Getting started with the Gemini API and Web Apps
Learn how to use the Gemini API and the Google AI JavaScript SDK to prototype generative AI for web apps. Use the Google AI Java Script SDK to make your first generative AI call using the Gemini API in your client-side web application. Explore a sample application and learn how to make multimodal prompts (that combine image and text).
Go back
Introduction to the Gemini API and prompt engineering
Explore Google AI Studio and the capabilities of the Gemini generative AI model. Learn how to design and test the different types of prompts (freeform, structured, and chat), get an API key, and build a simple NodeJS application.
This pathway is useful for further experimentation with Gemini and lays the groundwork for integrating its features into a web application. Optionally, you can also try out the Gemini API using a simple NodeJS web application. Feel free to skip this step and return back to client-side web development in this pathway.
There are additional security considerations for using API keys in mobile and web client applications. Migrate to Vertex AI for Firebase for production use beyond prototyping for client apps.
Try out the Gemini API template on Project IDX
Try out the Gemini API template in Project IDX to quickly get started and experiment with a JavaScript-based web app that uses GenAI. The template contains a fully functioning app for you to quickly prototype with the Gemini API on the web.
Project IDX is an experimental, web-based integrated development environment. It supports a variety of frameworks, including development for both web and cross-platform applications. It is currently available in Public Preview.
The template uses the Vite framework to build a web app that makes multimodal prompts to the Gemini API using the Google AI SDK directly or using LangChain.
To get started, follow the steps to create a new workspace using the "Gemini API" template. Select the "JavaScript Web App" environment and follow the guide to add your Google AI API key and run the application.
Introduction to the Google AI JavaScript SDK
The Google AI JavaScript SDK enables you to build your generative AI integration with the Google AI Gemini API.
Note that calling the Gemini API directly from a client-side web app using the Google AI JavaScript SDK is only recommended for prototyping. For production and enterprise-scale apps, access the Gemini API server-side to keep your API key safe or migrate to Vertex AI for Firebase instead.
To get started with the SDK, set up a project in Google AI Studio, which
includes obtaining an API key for the Gemini API. Next, add the required
dependency for the SDK to your build configuration or import it directly using
@google/generative-ai
. Then, you can initialize the library with
your API key and make your first API call.
Explore the JavaScript sample app
Explore more advanced use cases for the Google AI JavaScript SDK with the sample app on GitHub.
This example app demonstrates three key use cases in more detail: generating text, photo reasoning (using multimodal inputs), and multi-turn conversations (chat). It also shows how to use content streaming to improve response time by displaying partial results.
Follow the steps in the README to get started, which includes configuring your Google AI API Key and providing it to the http server included in this sample app.
Multimodal prompting using the Google AI Javascript SDK
Multimodal prompts combine different types of media together, such as text, images and audio.
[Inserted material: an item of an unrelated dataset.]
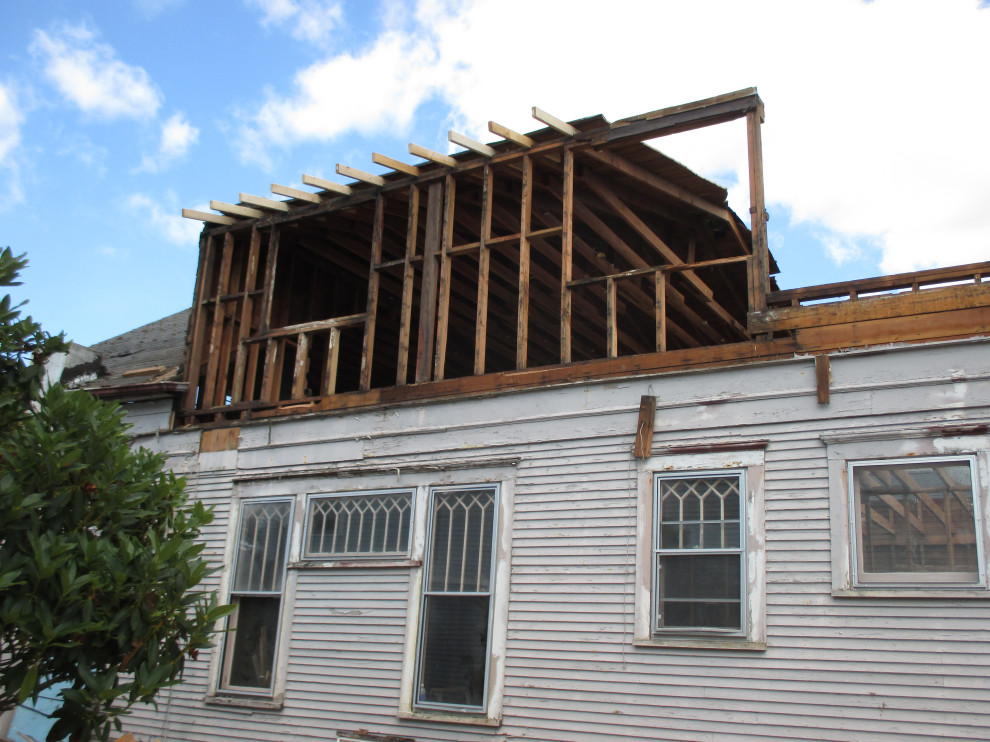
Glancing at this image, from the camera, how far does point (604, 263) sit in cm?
1229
For example, you could create prompts that identify objects in an image, extract text from a photo, or reference a picture.
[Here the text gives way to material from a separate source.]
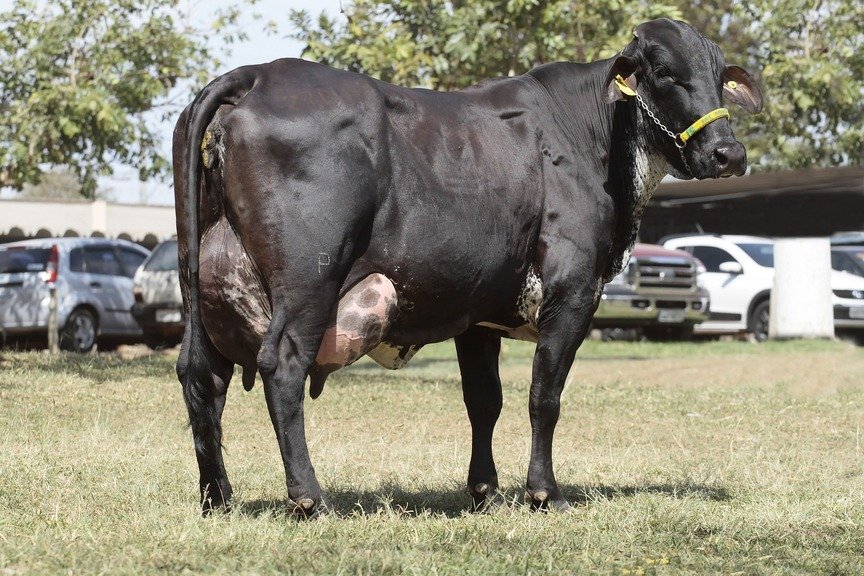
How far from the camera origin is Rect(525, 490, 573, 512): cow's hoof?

To get started, read this guide about file prompting strategies and multimodal concepts, which includes best practices for designing multimodal prompts.
Next, explore the multimodal capabilities of the Gemini models in Google AI Studio by uploading or selecting a file as part of your prompt.
Learn how to use multimodal inputs using the Google AI JavaScript SDK, find image requirements for prompts for prompts, and explore the multimodal image reasoning demo in the sample app .
For further reading, see the solution Leveraging the Gemini Pro Vision model for image understanding, multimodal prompts and accessibility.
Launch your app and move to production with Vertex AI for Firebase
When you are ready to launch your application in production, transition to Vertex AI for Firebase and its SDK for JavaScript.
When you want to call the Gemini API client-side from your web app, we recommend using Vertex AI for Firebase. It offers enhanced security features for mobile and web apps, including integration with Google Cloud IAM for API authorization and Firebase App Check for integrity verification. It integrates with Google's wider Firebase developer platform (like Cloud Storage and Remote Config), while also giving you access to the tools, workflows and scale offered through Google Cloud. Among other differences, Vertex AI also supports increased request quotas and enterprise features.
Note that using the Google AI JavaScript SDK to call the Gemini API directly from a mobile or web client is only recommended for prototyping and experimentation. Follow this guide to migrate to the Vertex AI for Firebase SDK by updating your package dependencies, imports, and changing how the AI model is initialized.
Vertex AI for Firebase is currently in public preview. Make sure to check the docs for the current release status of the SDKs since the team is committed to making these SDKs generally available as soon as possible!